#### EXERCISE PROMPT:
Rewrite the records from their start through the line containing "1.69 metres", replacing "foliage" with "greenery" and leaving everything else unchanged. Omit the pictures from your answer.
* Begin RECORDS FOR THIS TASK *
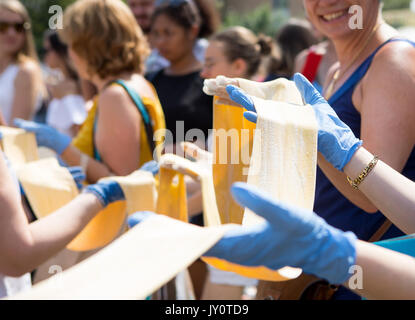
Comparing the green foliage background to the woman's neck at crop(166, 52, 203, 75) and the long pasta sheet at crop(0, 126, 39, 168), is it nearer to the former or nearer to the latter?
the woman's neck at crop(166, 52, 203, 75)

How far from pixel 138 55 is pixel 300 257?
1.69 metres

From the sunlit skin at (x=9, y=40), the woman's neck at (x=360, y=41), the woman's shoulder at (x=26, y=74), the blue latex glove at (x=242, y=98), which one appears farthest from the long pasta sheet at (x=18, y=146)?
the sunlit skin at (x=9, y=40)

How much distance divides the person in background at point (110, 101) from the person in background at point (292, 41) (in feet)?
5.48

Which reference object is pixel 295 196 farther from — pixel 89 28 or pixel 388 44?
pixel 89 28

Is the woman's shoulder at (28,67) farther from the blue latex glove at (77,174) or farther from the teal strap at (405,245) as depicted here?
the teal strap at (405,245)

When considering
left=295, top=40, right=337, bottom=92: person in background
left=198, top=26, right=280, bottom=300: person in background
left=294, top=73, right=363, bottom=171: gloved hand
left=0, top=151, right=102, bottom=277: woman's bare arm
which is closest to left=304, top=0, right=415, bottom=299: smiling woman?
left=294, top=73, right=363, bottom=171: gloved hand

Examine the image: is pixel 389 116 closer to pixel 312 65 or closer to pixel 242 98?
pixel 242 98

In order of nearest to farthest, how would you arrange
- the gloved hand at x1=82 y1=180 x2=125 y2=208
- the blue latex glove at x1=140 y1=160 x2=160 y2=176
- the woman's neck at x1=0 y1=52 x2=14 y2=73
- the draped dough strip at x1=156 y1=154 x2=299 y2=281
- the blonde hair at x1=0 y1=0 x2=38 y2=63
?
the draped dough strip at x1=156 y1=154 x2=299 y2=281, the gloved hand at x1=82 y1=180 x2=125 y2=208, the blue latex glove at x1=140 y1=160 x2=160 y2=176, the blonde hair at x1=0 y1=0 x2=38 y2=63, the woman's neck at x1=0 y1=52 x2=14 y2=73

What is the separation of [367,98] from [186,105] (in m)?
1.57

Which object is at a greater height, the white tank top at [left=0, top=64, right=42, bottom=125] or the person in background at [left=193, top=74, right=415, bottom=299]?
the person in background at [left=193, top=74, right=415, bottom=299]

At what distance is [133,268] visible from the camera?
869mm

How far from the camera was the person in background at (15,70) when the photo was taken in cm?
356

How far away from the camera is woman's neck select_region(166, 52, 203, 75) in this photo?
306 cm
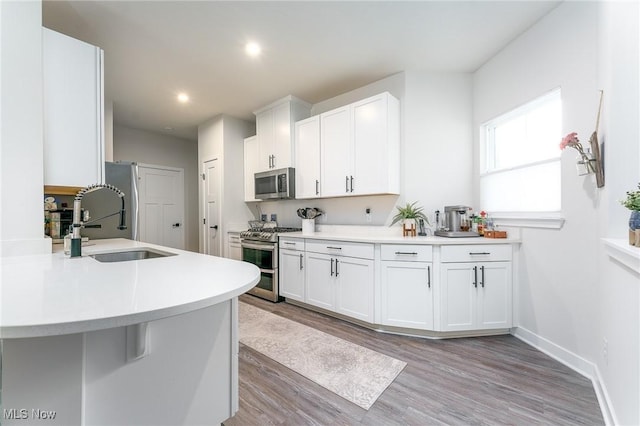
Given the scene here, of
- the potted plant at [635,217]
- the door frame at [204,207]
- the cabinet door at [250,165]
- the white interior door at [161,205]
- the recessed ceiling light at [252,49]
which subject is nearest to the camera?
the potted plant at [635,217]

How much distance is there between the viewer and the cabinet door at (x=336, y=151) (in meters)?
3.19

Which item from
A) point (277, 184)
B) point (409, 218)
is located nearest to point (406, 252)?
point (409, 218)

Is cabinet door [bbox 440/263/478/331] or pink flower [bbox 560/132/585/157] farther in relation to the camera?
cabinet door [bbox 440/263/478/331]

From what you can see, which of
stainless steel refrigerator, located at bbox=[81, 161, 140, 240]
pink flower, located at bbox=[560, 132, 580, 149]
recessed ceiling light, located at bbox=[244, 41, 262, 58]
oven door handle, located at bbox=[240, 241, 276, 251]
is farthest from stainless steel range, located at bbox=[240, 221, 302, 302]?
pink flower, located at bbox=[560, 132, 580, 149]

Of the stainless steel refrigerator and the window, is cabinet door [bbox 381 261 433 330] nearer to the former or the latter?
the window

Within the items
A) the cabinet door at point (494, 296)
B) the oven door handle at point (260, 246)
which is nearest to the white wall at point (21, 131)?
the oven door handle at point (260, 246)

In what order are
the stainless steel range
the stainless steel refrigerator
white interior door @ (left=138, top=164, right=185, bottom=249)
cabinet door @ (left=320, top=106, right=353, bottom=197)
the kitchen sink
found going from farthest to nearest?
1. white interior door @ (left=138, top=164, right=185, bottom=249)
2. the stainless steel range
3. cabinet door @ (left=320, top=106, right=353, bottom=197)
4. the stainless steel refrigerator
5. the kitchen sink

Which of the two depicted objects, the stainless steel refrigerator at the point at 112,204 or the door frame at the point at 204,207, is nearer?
the stainless steel refrigerator at the point at 112,204

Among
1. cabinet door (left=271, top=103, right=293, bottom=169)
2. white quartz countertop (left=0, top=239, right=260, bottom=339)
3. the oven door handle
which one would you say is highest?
cabinet door (left=271, top=103, right=293, bottom=169)

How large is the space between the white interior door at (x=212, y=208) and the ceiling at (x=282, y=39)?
140 centimetres

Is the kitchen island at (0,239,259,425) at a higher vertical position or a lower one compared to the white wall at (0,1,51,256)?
lower

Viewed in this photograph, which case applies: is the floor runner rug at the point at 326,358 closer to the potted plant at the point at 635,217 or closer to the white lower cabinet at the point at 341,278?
the white lower cabinet at the point at 341,278

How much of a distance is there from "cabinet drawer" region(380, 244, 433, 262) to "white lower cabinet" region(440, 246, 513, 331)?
146 millimetres

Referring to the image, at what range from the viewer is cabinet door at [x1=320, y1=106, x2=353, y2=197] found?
3.19 meters
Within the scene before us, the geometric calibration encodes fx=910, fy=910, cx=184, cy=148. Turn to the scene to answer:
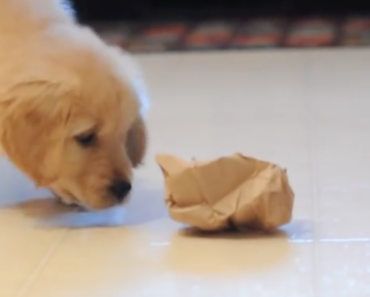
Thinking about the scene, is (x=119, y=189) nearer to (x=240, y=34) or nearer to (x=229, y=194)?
(x=229, y=194)

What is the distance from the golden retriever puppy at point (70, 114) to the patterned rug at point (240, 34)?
67.8 inches

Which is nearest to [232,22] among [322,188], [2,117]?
[322,188]

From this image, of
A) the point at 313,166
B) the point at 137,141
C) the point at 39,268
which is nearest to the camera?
the point at 39,268

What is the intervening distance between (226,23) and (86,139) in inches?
87.8

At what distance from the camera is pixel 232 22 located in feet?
12.4

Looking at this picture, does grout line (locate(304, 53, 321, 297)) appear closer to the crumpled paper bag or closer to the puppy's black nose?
the crumpled paper bag

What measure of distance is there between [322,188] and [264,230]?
271 mm

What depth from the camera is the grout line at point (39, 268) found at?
53.8 inches

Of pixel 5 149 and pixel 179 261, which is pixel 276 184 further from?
pixel 5 149

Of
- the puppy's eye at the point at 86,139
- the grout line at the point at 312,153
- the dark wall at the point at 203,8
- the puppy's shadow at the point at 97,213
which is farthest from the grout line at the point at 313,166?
the dark wall at the point at 203,8

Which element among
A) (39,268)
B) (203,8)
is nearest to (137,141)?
(39,268)

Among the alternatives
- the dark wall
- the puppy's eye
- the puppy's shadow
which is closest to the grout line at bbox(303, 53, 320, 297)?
the puppy's shadow

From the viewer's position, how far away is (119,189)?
162cm

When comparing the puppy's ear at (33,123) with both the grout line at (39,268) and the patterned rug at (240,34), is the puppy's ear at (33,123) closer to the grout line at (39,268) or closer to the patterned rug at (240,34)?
the grout line at (39,268)
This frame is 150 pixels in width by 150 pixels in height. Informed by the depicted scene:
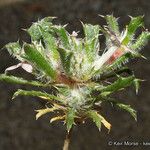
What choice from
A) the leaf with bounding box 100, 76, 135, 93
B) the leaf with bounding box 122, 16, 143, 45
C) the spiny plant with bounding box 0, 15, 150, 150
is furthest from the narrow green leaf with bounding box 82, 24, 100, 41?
the leaf with bounding box 100, 76, 135, 93

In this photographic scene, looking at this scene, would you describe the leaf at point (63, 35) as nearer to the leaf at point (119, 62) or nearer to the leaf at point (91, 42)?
the leaf at point (91, 42)

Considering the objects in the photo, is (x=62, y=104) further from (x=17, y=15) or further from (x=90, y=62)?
(x=17, y=15)

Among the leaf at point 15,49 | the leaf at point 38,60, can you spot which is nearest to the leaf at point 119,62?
the leaf at point 38,60

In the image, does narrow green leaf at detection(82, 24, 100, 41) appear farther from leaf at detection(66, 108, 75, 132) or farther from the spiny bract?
Answer: leaf at detection(66, 108, 75, 132)

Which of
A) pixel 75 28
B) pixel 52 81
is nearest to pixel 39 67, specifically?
pixel 52 81

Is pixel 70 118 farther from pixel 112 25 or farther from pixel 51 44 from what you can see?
pixel 112 25

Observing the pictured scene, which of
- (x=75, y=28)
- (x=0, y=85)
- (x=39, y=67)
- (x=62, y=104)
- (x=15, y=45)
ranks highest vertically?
(x=75, y=28)
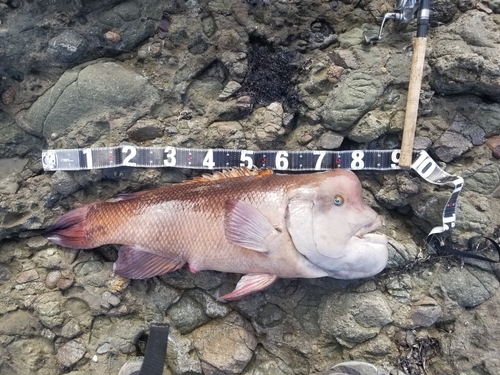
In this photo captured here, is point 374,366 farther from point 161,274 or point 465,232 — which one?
point 161,274

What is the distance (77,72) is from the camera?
12.7ft

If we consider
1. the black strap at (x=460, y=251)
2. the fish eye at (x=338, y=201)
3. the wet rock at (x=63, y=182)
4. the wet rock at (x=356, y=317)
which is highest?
the fish eye at (x=338, y=201)

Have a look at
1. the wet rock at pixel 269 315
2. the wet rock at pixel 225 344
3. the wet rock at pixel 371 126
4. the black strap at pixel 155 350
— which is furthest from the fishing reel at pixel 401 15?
the black strap at pixel 155 350

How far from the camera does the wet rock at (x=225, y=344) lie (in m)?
3.59

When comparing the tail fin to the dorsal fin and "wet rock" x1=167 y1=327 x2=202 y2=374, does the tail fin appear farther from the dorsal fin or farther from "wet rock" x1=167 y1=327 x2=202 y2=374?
"wet rock" x1=167 y1=327 x2=202 y2=374

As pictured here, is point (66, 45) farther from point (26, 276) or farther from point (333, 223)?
point (333, 223)


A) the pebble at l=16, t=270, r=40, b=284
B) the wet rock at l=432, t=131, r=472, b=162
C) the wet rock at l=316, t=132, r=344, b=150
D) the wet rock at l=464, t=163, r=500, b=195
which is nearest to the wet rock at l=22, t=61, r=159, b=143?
the pebble at l=16, t=270, r=40, b=284

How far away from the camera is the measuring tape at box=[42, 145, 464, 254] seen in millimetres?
3824

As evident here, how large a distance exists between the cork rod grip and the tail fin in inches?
114

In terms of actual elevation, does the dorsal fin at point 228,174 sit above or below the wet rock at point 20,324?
above

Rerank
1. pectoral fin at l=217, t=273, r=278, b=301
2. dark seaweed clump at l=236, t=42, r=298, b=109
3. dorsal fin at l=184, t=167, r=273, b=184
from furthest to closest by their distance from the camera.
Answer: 1. dark seaweed clump at l=236, t=42, r=298, b=109
2. dorsal fin at l=184, t=167, r=273, b=184
3. pectoral fin at l=217, t=273, r=278, b=301

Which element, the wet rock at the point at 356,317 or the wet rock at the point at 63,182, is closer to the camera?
the wet rock at the point at 356,317

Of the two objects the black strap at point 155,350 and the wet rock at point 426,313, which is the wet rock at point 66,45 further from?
the wet rock at point 426,313

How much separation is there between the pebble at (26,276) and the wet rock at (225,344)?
1.57 metres
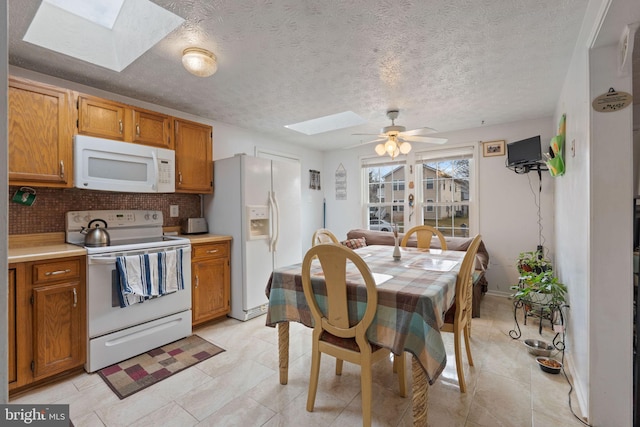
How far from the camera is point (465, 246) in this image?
3.49 m

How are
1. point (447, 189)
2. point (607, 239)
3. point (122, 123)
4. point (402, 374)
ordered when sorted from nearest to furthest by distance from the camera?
point (607, 239) → point (402, 374) → point (122, 123) → point (447, 189)

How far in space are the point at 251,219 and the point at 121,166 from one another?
4.18 ft

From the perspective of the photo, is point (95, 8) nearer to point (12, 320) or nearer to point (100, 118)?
point (100, 118)

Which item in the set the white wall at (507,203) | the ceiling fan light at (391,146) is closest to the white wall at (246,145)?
the ceiling fan light at (391,146)

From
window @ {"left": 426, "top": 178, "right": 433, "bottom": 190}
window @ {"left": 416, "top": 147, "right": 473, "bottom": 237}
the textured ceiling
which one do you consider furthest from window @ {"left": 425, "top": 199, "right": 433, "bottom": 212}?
the textured ceiling

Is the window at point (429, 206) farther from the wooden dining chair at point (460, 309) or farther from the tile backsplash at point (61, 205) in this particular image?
the tile backsplash at point (61, 205)

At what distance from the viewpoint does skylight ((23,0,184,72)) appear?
1907mm

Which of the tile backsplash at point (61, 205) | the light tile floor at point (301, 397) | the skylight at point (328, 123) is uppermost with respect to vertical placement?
the skylight at point (328, 123)

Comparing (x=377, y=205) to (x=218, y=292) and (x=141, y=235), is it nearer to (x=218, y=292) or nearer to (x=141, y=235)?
(x=218, y=292)

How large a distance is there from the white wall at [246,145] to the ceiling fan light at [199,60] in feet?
4.19

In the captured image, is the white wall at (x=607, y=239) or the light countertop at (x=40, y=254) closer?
the white wall at (x=607, y=239)

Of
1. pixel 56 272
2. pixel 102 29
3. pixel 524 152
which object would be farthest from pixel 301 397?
pixel 524 152

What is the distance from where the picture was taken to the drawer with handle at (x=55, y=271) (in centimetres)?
190

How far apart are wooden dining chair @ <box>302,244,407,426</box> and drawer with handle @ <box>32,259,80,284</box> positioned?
1.75 metres
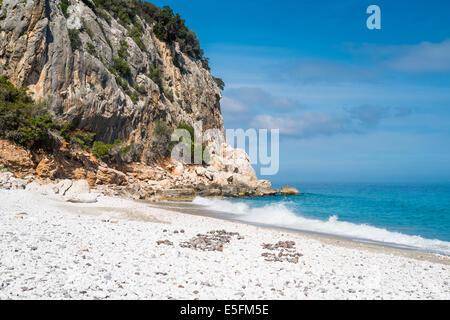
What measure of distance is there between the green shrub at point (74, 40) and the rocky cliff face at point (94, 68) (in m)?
0.07

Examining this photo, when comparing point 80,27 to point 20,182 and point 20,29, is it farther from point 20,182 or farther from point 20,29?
point 20,182

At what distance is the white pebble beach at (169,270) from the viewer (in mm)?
4609

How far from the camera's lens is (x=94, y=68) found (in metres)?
26.6

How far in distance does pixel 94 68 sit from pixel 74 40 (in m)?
2.54

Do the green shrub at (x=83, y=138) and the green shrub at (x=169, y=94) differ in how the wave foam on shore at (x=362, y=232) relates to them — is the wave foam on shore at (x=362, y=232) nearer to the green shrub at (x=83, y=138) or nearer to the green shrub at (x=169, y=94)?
the green shrub at (x=83, y=138)

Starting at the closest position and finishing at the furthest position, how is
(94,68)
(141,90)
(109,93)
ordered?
(94,68), (109,93), (141,90)

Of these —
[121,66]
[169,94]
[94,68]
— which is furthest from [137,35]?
[94,68]

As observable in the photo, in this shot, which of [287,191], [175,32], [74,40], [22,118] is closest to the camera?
[22,118]

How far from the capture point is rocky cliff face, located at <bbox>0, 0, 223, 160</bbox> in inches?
878

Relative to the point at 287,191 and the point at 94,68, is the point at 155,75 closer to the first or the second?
the point at 94,68

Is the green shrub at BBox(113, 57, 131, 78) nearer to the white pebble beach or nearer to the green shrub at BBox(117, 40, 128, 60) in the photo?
the green shrub at BBox(117, 40, 128, 60)

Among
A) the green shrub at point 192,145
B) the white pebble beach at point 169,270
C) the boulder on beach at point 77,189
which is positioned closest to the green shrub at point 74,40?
the boulder on beach at point 77,189

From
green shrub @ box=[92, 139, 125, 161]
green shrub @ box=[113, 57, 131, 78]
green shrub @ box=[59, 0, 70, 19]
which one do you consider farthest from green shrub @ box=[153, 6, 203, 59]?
green shrub @ box=[92, 139, 125, 161]

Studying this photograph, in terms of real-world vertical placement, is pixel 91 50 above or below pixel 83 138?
above
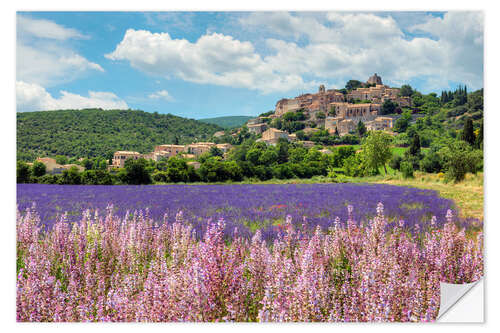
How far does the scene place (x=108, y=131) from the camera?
5.02 metres

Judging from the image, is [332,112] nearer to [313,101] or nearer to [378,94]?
[313,101]

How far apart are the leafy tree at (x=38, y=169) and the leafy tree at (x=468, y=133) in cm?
603

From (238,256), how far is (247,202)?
197cm

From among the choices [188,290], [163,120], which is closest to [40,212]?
[163,120]

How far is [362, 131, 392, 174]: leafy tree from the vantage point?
504 centimetres

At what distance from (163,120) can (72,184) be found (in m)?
1.74

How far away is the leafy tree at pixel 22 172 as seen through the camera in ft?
13.7

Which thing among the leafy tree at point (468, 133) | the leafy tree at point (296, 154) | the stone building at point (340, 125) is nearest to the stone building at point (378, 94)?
the stone building at point (340, 125)

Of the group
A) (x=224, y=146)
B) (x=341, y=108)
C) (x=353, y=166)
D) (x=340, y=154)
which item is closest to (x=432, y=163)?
(x=353, y=166)

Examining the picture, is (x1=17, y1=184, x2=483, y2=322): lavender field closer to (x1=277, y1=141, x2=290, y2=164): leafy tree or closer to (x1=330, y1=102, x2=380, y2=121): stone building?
(x1=277, y1=141, x2=290, y2=164): leafy tree

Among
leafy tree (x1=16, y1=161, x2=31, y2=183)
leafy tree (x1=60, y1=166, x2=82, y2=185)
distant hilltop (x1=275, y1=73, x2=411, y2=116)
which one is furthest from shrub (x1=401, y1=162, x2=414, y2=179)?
leafy tree (x1=16, y1=161, x2=31, y2=183)

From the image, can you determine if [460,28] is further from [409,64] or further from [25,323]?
[25,323]
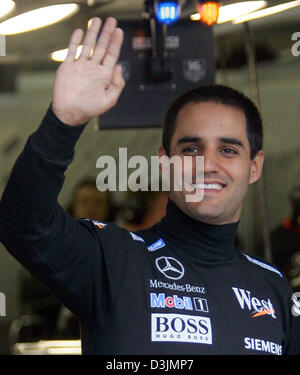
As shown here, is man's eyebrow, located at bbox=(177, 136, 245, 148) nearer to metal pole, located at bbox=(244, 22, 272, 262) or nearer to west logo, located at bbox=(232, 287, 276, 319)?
west logo, located at bbox=(232, 287, 276, 319)

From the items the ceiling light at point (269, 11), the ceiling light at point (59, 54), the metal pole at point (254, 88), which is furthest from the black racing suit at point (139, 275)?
the ceiling light at point (59, 54)

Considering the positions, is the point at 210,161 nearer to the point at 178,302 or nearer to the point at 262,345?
the point at 178,302

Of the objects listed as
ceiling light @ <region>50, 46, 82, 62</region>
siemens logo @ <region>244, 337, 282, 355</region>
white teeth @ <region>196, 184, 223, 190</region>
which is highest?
ceiling light @ <region>50, 46, 82, 62</region>

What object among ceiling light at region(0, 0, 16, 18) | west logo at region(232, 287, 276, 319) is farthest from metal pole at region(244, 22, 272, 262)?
west logo at region(232, 287, 276, 319)

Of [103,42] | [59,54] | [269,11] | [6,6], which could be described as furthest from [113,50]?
[59,54]

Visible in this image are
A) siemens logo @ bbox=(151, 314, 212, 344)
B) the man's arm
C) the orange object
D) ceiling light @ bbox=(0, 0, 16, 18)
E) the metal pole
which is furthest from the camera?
the metal pole

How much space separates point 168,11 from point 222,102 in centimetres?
82

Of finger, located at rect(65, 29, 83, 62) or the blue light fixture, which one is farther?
the blue light fixture

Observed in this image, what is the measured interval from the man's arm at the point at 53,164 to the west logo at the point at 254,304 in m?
0.58

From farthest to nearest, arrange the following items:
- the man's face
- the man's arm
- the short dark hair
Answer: the short dark hair → the man's face → the man's arm

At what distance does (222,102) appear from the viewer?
2.51m

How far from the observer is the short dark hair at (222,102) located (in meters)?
2.53

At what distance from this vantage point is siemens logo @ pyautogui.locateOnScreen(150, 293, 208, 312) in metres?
2.13
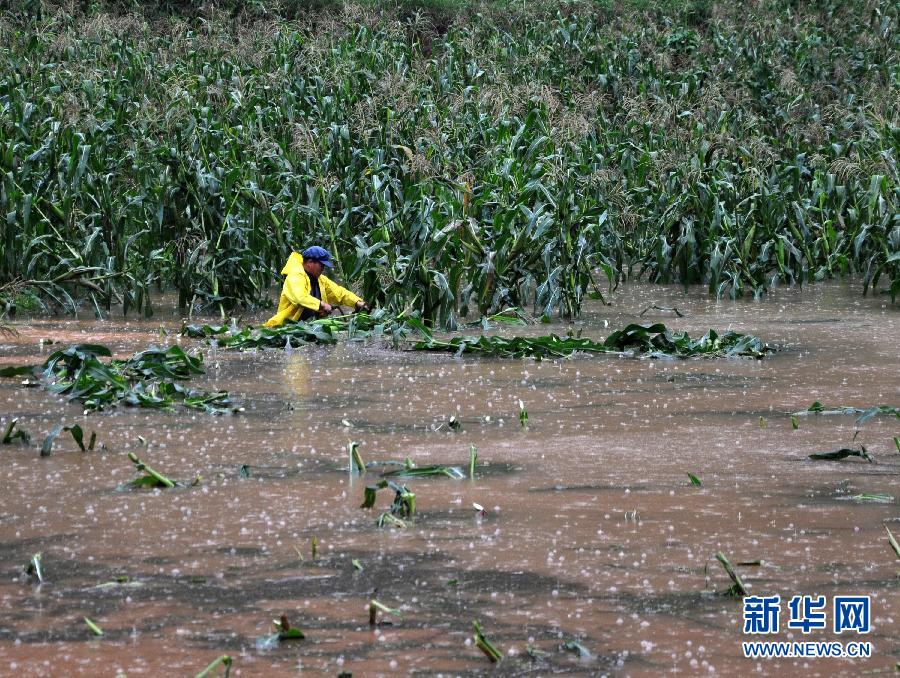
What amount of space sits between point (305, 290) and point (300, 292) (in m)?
0.09

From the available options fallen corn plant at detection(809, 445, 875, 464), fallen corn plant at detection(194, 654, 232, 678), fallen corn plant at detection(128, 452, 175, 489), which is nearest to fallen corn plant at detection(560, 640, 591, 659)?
fallen corn plant at detection(194, 654, 232, 678)

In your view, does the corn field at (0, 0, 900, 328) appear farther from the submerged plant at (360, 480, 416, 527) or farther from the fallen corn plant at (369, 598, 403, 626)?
the fallen corn plant at (369, 598, 403, 626)

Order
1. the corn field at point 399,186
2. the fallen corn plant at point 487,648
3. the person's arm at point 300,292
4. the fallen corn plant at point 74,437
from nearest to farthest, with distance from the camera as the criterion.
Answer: the fallen corn plant at point 487,648 < the fallen corn plant at point 74,437 < the person's arm at point 300,292 < the corn field at point 399,186

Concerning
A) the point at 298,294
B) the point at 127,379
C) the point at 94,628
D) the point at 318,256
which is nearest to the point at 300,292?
the point at 298,294

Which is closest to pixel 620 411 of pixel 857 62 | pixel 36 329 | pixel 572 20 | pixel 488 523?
pixel 488 523

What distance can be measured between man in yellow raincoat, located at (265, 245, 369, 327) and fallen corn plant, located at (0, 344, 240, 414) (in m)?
2.03

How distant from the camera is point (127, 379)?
26.9 feet

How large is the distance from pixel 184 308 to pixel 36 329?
1.55 metres

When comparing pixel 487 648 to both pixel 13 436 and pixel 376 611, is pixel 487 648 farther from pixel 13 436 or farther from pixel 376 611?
pixel 13 436

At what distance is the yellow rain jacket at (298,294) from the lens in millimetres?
10844

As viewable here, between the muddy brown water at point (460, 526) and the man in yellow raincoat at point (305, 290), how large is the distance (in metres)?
2.24

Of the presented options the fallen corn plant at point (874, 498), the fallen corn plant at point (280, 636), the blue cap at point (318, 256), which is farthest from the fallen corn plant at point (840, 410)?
the blue cap at point (318, 256)

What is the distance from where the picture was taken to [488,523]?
5.10 m

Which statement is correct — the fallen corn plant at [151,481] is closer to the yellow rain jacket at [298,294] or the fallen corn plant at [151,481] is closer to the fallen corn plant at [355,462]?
the fallen corn plant at [355,462]
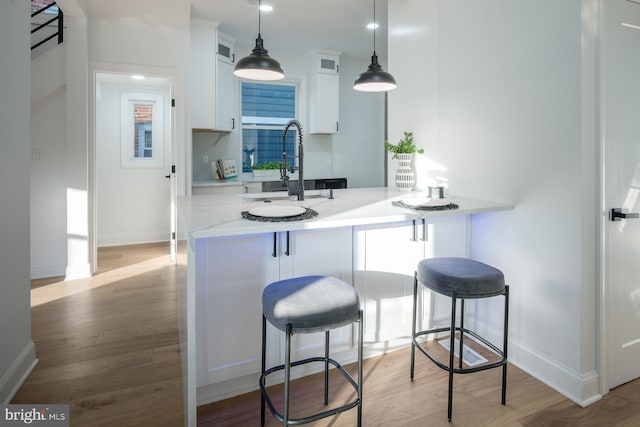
* End RECORDS FOR THIS TASK *
#### RESPONSE TO THE EXERCISE:
Comparing the green greenery background to the woman's neck at crop(166, 52, 203, 75) and the long pasta sheet at crop(0, 126, 39, 168), is it nearer to the former or nearer to the latter?
the woman's neck at crop(166, 52, 203, 75)

How far from pixel 138 55 is pixel 300 257?
1.69 metres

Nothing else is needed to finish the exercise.